What needs to be done —
Take the listing and print it in full, exactly as given.

··········

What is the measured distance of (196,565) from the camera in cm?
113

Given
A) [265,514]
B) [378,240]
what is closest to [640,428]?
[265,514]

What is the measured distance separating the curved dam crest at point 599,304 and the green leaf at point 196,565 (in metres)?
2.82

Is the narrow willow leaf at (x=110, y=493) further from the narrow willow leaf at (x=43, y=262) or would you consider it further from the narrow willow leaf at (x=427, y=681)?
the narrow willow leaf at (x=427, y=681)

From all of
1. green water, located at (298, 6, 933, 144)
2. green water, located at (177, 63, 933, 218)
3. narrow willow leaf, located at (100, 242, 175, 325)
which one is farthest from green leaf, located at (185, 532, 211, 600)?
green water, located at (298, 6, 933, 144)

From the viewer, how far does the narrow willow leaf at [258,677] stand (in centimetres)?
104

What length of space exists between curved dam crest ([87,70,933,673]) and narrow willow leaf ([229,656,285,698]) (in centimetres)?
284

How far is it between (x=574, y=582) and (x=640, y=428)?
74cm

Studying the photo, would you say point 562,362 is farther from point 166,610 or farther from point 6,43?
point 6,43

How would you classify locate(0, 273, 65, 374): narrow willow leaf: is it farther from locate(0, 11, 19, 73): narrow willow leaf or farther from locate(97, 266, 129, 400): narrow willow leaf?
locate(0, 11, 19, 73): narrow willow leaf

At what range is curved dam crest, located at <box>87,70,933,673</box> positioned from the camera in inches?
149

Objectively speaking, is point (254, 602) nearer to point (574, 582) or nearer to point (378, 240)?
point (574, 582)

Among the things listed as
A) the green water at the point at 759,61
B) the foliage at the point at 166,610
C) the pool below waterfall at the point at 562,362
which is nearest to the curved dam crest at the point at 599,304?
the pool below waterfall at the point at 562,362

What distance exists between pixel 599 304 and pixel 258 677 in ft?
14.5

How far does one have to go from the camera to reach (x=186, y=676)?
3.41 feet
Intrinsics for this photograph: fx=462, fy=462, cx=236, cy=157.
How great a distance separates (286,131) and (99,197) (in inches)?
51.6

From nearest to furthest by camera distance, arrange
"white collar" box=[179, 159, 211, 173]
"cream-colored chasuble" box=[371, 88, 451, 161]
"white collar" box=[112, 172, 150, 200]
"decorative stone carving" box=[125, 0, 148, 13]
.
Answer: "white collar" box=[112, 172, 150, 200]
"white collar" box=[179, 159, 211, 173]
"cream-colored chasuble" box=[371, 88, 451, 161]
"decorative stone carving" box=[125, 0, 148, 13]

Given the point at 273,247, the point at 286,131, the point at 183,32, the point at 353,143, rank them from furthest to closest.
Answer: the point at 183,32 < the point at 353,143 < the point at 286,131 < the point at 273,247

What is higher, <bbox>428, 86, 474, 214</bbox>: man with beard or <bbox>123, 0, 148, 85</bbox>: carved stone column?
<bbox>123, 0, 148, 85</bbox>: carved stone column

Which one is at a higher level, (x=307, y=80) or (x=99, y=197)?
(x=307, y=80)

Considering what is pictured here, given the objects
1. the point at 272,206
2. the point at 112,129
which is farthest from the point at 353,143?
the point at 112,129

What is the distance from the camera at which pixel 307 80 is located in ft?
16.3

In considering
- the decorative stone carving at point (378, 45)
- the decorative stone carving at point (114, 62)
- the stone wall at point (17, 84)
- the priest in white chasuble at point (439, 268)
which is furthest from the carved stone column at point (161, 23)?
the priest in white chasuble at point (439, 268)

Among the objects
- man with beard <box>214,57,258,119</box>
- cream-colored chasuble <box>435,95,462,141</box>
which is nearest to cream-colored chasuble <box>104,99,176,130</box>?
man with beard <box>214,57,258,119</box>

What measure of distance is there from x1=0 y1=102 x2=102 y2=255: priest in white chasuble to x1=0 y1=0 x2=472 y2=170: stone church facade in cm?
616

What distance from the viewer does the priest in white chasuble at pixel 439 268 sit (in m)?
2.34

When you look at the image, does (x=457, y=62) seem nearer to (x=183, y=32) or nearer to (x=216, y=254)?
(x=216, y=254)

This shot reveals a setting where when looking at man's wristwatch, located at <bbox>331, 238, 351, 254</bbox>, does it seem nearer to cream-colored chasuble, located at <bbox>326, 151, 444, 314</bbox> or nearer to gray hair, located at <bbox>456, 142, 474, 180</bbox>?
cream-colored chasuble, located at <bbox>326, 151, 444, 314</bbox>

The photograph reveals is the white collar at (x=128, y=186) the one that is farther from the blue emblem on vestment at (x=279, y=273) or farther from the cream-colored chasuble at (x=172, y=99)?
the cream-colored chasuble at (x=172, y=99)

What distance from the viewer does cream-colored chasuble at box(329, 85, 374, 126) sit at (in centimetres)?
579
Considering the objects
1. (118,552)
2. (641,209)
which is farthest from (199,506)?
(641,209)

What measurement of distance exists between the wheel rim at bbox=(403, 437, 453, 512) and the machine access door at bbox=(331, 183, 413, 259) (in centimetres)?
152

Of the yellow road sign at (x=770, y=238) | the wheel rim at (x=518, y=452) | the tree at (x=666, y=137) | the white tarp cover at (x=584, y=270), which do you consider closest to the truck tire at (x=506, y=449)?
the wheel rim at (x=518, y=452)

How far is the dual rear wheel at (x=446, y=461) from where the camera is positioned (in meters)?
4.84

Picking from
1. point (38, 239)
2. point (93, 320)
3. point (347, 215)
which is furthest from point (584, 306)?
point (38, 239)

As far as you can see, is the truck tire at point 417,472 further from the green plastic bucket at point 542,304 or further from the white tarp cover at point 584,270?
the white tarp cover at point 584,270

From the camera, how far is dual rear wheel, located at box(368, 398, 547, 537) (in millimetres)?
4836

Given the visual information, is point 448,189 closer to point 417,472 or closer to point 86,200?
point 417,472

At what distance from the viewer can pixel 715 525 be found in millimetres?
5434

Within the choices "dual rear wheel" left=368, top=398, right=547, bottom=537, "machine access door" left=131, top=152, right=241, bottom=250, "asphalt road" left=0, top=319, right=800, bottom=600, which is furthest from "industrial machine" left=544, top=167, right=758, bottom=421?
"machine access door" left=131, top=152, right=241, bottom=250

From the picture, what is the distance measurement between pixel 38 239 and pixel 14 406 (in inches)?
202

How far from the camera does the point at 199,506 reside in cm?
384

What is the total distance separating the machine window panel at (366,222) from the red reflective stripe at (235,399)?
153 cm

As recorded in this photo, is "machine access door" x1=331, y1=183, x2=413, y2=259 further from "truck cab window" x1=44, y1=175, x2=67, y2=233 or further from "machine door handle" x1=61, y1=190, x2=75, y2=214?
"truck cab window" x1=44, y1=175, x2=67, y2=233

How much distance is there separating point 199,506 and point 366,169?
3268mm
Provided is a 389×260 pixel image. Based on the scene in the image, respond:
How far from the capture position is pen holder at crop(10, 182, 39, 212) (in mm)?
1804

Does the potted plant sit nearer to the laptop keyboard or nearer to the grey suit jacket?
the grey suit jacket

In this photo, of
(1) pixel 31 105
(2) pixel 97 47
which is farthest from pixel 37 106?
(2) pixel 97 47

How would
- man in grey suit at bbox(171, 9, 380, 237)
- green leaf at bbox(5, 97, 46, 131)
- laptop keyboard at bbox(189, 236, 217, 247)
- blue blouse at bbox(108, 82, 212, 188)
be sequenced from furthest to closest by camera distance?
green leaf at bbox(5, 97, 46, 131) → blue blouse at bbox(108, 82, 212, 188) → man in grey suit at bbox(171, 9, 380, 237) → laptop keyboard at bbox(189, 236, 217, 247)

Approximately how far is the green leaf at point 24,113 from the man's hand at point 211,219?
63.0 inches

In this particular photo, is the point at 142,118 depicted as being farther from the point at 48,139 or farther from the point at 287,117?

··········

Final result —
What is the measured distance of (196,565) from the camera in cm?
113

Given
A) [265,514]
B) [378,240]
what is closest to [640,428]?
[265,514]

What is the measured distance separating the curved dam crest at point 599,304 and the green leaf at point 196,565 (in metres)?
2.82

Is the narrow willow leaf at (x=110, y=493) further from the narrow willow leaf at (x=43, y=262) or would you consider it further from the narrow willow leaf at (x=427, y=681)?
the narrow willow leaf at (x=427, y=681)

From all of
1. green water, located at (298, 6, 933, 144)
2. green water, located at (177, 63, 933, 218)
3. narrow willow leaf, located at (100, 242, 175, 325)
which one is farthest from green leaf, located at (185, 532, 211, 600)?
green water, located at (298, 6, 933, 144)

From the viewer, how far does the narrow willow leaf at [258,677] stand (in centimetres)?
104

What length of space exists between curved dam crest ([87,70,933,673]) and narrow willow leaf ([229,656,285,698]) (in centimetres)?
284

How far is it between (x=574, y=582) and (x=640, y=428)?
74cm

Studying the photo, would you say point 562,362 is farther from point 166,610 or farther from point 6,43?
point 6,43

How would you classify locate(0, 273, 65, 374): narrow willow leaf: is it farther from locate(0, 11, 19, 73): narrow willow leaf or farther from locate(97, 266, 129, 400): narrow willow leaf?
locate(0, 11, 19, 73): narrow willow leaf

At what range is curved dam crest, located at <box>87,70,933,673</box> positioned from the camera in inches?
149

Objectively speaking, is point (254, 602) nearer to point (574, 582) or nearer to point (378, 240)?
point (574, 582)

Among the things listed as
A) the green water at the point at 759,61
B) the foliage at the point at 166,610
C) the pool below waterfall at the point at 562,362
which is nearest to the curved dam crest at the point at 599,304?
the pool below waterfall at the point at 562,362

What distance exists between pixel 599 304 and pixel 258 677 in ft?
14.5

How far does one have to go from the camera to reach (x=186, y=676)?
3.41 feet
Intrinsics for this photograph: fx=462, fy=462, cx=236, cy=157.
How great a distance separates (286,131) and (99,197) (in inches)?
51.6

From nearest to furthest by camera distance, arrange
"white collar" box=[179, 159, 211, 173]
"cream-colored chasuble" box=[371, 88, 451, 161]
"white collar" box=[112, 172, 150, 200]
"decorative stone carving" box=[125, 0, 148, 13]
.
Answer: "white collar" box=[112, 172, 150, 200]
"white collar" box=[179, 159, 211, 173]
"cream-colored chasuble" box=[371, 88, 451, 161]
"decorative stone carving" box=[125, 0, 148, 13]

Given the point at 273,247, the point at 286,131, the point at 183,32, the point at 353,143, rank them from furthest to closest.
Answer: the point at 183,32 < the point at 353,143 < the point at 286,131 < the point at 273,247

What is higher, <bbox>428, 86, 474, 214</bbox>: man with beard or <bbox>123, 0, 148, 85</bbox>: carved stone column?
<bbox>123, 0, 148, 85</bbox>: carved stone column

Which one is at a higher level, (x=307, y=80) or (x=99, y=197)?
(x=307, y=80)

Considering what is pictured here, given the objects
1. the point at 272,206
2. the point at 112,129
which is farthest from the point at 353,143?
the point at 112,129

What is the distance from the camera at which pixel 307 80 is located in ft?
16.3

In considering
- the decorative stone carving at point (378, 45)
- the decorative stone carving at point (114, 62)
- the stone wall at point (17, 84)
- the priest in white chasuble at point (439, 268)
which is furthest from the carved stone column at point (161, 23)?
the priest in white chasuble at point (439, 268)

Among the objects
- man with beard <box>214,57,258,119</box>
- cream-colored chasuble <box>435,95,462,141</box>
which is nearest to cream-colored chasuble <box>104,99,176,130</box>?
man with beard <box>214,57,258,119</box>

What measure of distance is there from x1=0 y1=102 x2=102 y2=255: priest in white chasuble to x1=0 y1=0 x2=472 y2=170: stone church facade in cm?
616

What distance from the viewer does the priest in white chasuble at pixel 439 268 sit (in m)?
2.34

When you look at the image, does (x=457, y=62) seem nearer to (x=183, y=32) or nearer to (x=216, y=254)?
(x=216, y=254)

This shot reveals a setting where when looking at man's wristwatch, located at <bbox>331, 238, 351, 254</bbox>, does it seem nearer to cream-colored chasuble, located at <bbox>326, 151, 444, 314</bbox> or nearer to gray hair, located at <bbox>456, 142, 474, 180</bbox>?
cream-colored chasuble, located at <bbox>326, 151, 444, 314</bbox>

The photograph reveals is the white collar at (x=128, y=186) the one that is farther from the blue emblem on vestment at (x=279, y=273) or farther from the cream-colored chasuble at (x=172, y=99)?
the cream-colored chasuble at (x=172, y=99)

What distance from the viewer does cream-colored chasuble at box(329, 85, 374, 126) sit at (in centimetres)?
579
Considering the objects
1. (118,552)
2. (641,209)
which is farthest from (199,506)?
(641,209)

What measurement of distance exists between the wheel rim at bbox=(403, 437, 453, 512) and the machine access door at bbox=(331, 183, 413, 259) (in centimetres)?
152

Of the yellow road sign at (x=770, y=238) | the wheel rim at (x=518, y=452) | the tree at (x=666, y=137) | the white tarp cover at (x=584, y=270), which do you consider closest to the truck tire at (x=506, y=449)?
the wheel rim at (x=518, y=452)

How far is the dual rear wheel at (x=446, y=461) from where the camera is positioned (in meters)?
4.84

Picking from
1. point (38, 239)
2. point (93, 320)
3. point (347, 215)
which is furthest from point (584, 306)?
point (38, 239)

As far as you can see, is the truck tire at point 417,472 further from the green plastic bucket at point 542,304 or further from the white tarp cover at point 584,270?
the white tarp cover at point 584,270

From the camera, how far is dual rear wheel, located at box(368, 398, 547, 537) (in millimetres)?
4836

Given the visual information, is point 448,189 closer to point 417,472 or closer to point 86,200?
point 417,472

At what distance from the viewer can pixel 715 525 be found in millimetres?
5434

Within the choices "dual rear wheel" left=368, top=398, right=547, bottom=537, "machine access door" left=131, top=152, right=241, bottom=250, "asphalt road" left=0, top=319, right=800, bottom=600, which is furthest from "industrial machine" left=544, top=167, right=758, bottom=421?
"machine access door" left=131, top=152, right=241, bottom=250

From the picture, what is the distance measurement between pixel 38 239 and pixel 14 406 (in inches)?
202

How far from the camera does the point at 199,506 reside in cm?
384

What is the total distance separating the machine window panel at (366,222) from the red reflective stripe at (235,399)?
153 cm

As recorded in this photo, is "machine access door" x1=331, y1=183, x2=413, y2=259 further from "truck cab window" x1=44, y1=175, x2=67, y2=233 or further from "machine door handle" x1=61, y1=190, x2=75, y2=214?
"truck cab window" x1=44, y1=175, x2=67, y2=233

How much distance is there separating point 199,506 and point 366,169?
3268mm
Provided is a 389×260 pixel image. Based on the scene in the image, respond:
How far from the capture position is pen holder at crop(10, 182, 39, 212) (in mm)?
1804

Does the potted plant sit nearer to the laptop keyboard or nearer to the grey suit jacket?
the grey suit jacket

In this photo, of
(1) pixel 31 105
(2) pixel 97 47
which is farthest from pixel 37 106?
(2) pixel 97 47

How would
- man in grey suit at bbox(171, 9, 380, 237)
- green leaf at bbox(5, 97, 46, 131)
- laptop keyboard at bbox(189, 236, 217, 247)
- blue blouse at bbox(108, 82, 212, 188)
be sequenced from furthest to closest by camera distance?
green leaf at bbox(5, 97, 46, 131) → blue blouse at bbox(108, 82, 212, 188) → man in grey suit at bbox(171, 9, 380, 237) → laptop keyboard at bbox(189, 236, 217, 247)

Approximately how far is the green leaf at point 24,113 from the man's hand at point 211,219?
63.0 inches

In this particular photo, is the point at 142,118 depicted as being farther from the point at 48,139 or farther from the point at 287,117?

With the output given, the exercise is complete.